Crashworthiness Applications of the Composite Sandwich Structures

Abstract

Sandwich structural components made of composite materials are used in a wide range of everyday applications in industries (aerospace, automotive, transportation, defense, etc.). These components can be used as energy-absorbing devices, which drives many researchers to study experimentally and numerically the crashworthiness of these materials. The use of sandwich composite structures to obtain crashworthiness is just emerging, and the investigation of new materials in energy absorption is still in review. This chapter deals with different dissipation energy mechanisms observed during a crush and their applications.
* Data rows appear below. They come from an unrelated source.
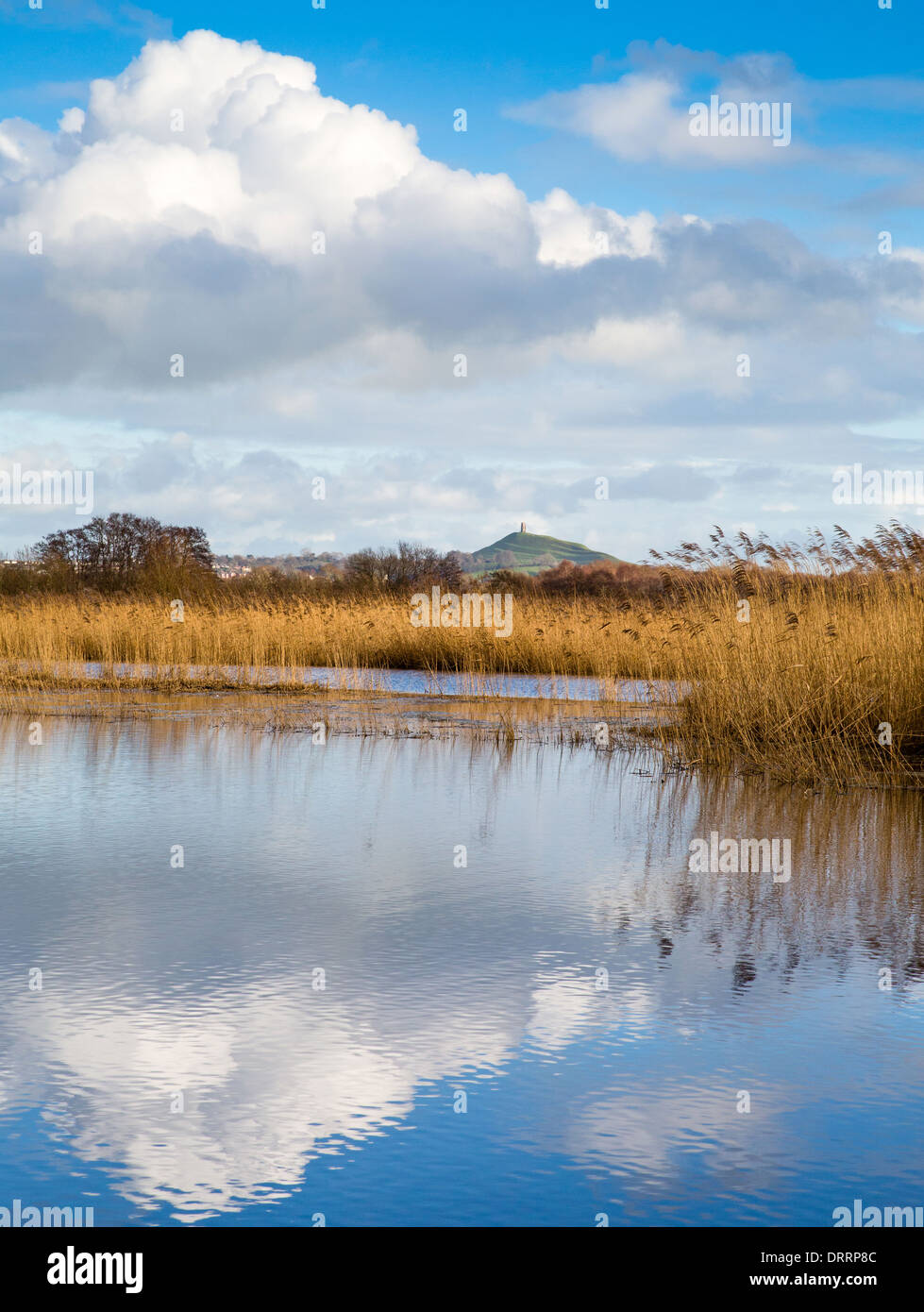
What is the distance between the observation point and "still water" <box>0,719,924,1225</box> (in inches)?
109

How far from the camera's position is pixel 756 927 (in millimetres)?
4996

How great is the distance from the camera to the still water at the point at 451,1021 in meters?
2.77

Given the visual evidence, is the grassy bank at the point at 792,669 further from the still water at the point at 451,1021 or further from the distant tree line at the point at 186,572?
the distant tree line at the point at 186,572

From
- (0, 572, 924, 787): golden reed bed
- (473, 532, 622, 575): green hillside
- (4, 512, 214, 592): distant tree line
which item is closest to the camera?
(0, 572, 924, 787): golden reed bed

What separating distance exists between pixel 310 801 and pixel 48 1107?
4770 mm

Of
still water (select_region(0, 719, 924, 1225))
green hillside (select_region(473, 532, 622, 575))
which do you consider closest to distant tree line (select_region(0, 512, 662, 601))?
still water (select_region(0, 719, 924, 1225))

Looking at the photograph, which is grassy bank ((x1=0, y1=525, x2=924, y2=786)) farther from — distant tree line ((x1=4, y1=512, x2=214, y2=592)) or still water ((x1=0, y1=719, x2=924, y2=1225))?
distant tree line ((x1=4, y1=512, x2=214, y2=592))

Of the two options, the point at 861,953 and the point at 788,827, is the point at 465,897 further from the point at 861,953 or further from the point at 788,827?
the point at 788,827

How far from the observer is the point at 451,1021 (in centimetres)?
374

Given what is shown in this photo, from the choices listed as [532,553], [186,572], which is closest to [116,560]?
[186,572]

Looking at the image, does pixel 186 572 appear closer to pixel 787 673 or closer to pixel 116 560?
pixel 116 560

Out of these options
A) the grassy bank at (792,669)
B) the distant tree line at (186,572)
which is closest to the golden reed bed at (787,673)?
the grassy bank at (792,669)

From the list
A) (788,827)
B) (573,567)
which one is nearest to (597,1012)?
(788,827)

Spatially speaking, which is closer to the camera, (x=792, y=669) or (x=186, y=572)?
(x=792, y=669)
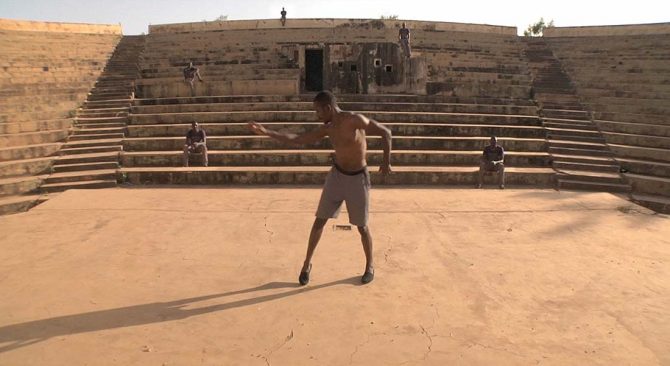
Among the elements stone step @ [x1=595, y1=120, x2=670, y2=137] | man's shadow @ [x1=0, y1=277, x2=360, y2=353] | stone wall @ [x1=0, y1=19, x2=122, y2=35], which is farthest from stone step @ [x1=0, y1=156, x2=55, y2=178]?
stone step @ [x1=595, y1=120, x2=670, y2=137]

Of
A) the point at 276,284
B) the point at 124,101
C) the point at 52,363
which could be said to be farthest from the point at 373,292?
the point at 124,101

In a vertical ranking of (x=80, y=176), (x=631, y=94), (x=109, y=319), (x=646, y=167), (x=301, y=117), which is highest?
(x=631, y=94)

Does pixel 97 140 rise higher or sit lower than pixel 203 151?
higher

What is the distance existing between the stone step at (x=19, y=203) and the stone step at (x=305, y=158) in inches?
63.4

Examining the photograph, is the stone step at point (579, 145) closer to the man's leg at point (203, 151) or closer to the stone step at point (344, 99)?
the stone step at point (344, 99)

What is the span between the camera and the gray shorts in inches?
127

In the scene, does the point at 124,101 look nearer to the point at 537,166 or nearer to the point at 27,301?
the point at 27,301

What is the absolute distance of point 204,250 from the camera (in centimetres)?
395

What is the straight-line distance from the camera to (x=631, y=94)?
10211mm

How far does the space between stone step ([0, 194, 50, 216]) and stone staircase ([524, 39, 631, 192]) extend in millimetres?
7893

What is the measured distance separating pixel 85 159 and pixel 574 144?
8985 mm

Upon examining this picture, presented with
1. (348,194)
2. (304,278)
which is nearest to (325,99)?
(348,194)

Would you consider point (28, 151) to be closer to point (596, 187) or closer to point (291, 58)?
point (291, 58)

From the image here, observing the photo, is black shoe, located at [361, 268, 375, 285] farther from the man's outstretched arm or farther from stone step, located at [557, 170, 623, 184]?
stone step, located at [557, 170, 623, 184]
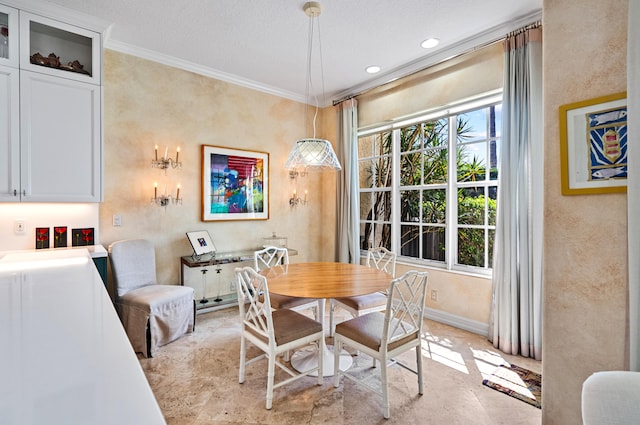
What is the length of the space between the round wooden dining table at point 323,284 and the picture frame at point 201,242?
1.16m

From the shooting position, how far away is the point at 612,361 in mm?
1476

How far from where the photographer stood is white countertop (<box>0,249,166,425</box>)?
522 millimetres

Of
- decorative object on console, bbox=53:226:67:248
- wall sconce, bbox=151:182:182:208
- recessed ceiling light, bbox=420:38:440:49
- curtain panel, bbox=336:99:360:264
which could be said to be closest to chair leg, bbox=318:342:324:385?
curtain panel, bbox=336:99:360:264

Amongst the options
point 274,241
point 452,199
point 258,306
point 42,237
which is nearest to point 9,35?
point 42,237

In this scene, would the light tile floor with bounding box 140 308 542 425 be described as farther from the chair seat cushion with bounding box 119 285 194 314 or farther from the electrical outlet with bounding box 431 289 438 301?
the electrical outlet with bounding box 431 289 438 301

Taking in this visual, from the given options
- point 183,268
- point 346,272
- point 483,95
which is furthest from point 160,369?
point 483,95

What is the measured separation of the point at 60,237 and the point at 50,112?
1120 mm

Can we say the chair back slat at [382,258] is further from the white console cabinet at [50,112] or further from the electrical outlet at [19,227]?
the electrical outlet at [19,227]

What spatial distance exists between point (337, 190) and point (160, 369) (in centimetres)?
301

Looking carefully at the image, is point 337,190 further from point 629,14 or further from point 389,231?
point 629,14

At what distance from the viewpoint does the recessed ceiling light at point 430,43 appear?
3068 mm

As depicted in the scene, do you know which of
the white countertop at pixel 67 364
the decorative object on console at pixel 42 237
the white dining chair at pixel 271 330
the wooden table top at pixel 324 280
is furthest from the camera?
the decorative object on console at pixel 42 237

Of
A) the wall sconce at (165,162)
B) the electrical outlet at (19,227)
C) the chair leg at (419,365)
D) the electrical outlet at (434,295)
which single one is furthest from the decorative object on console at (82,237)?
the electrical outlet at (434,295)

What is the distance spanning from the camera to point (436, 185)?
3615 millimetres
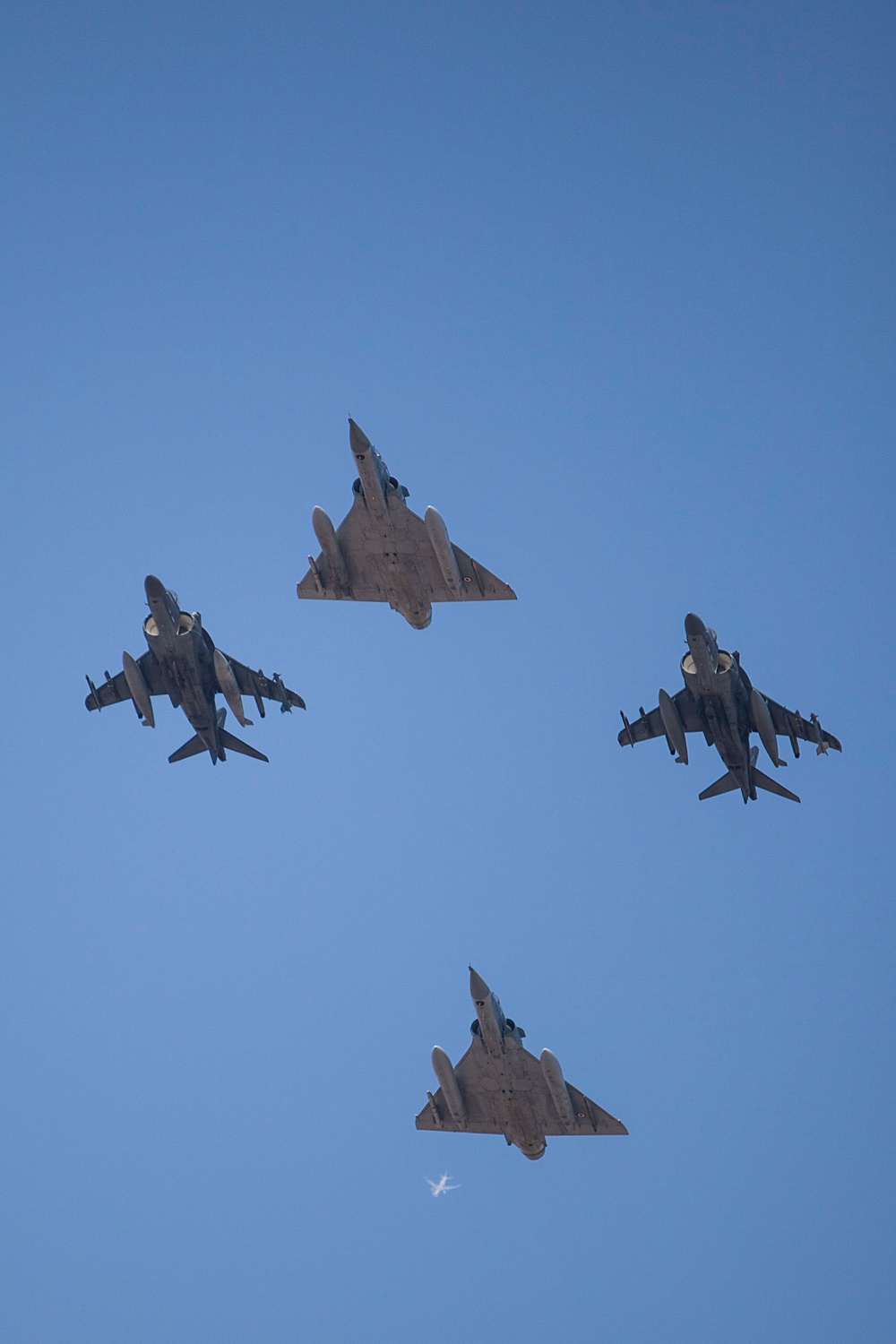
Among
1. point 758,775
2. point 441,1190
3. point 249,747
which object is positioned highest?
point 249,747

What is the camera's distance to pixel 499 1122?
5097 cm

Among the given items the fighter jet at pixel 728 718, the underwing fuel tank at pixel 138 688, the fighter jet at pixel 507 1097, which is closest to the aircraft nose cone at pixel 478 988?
the fighter jet at pixel 507 1097

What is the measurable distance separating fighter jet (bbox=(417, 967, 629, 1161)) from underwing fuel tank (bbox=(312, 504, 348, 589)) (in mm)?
13605

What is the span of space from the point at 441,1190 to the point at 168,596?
21.0 meters

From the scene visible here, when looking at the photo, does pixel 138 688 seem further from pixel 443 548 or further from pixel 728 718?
pixel 728 718

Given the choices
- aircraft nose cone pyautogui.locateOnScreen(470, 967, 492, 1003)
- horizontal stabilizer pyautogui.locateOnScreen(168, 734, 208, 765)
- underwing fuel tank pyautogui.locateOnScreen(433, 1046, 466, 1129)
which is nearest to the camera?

In the first part, we introduce the common metrics used in crashworthiness studies to measure the energy dissipation capabilities. In many studies, the specific energy absorption (SEA) is considered to be the essential parameter, as it is expressed per unit of mass and then is dimensionless. The second part presents the different damages observed during a crushing, and details are given to link them to the efficiency of energy absorption. The two main experimental setups used in crashworthiness studies are axial compression and three-point bending, and each configuration exhibits different crushing modes that depend on the foam used, geometry and faceplate materials. The third and fourth parts show that the crushing mode and the SEA are controlled mainly by the nature of the foam used and, specifically, its shear modulus value. In some applications, using faceplates tufted together throughout the entire sandwich improves significantly the energy absorption of composite sandwich materials. The results of in situ experiments are presented in the fifth part. Finally, applications in the marine industry are presented. In this part, it is shown that natural cores are pertinent candidates as they offer as good strength yielding as high-density PVC. Among trending cores, balsa wood is crashworthy with a good strength-to-weight ratio (density 90 km/m3).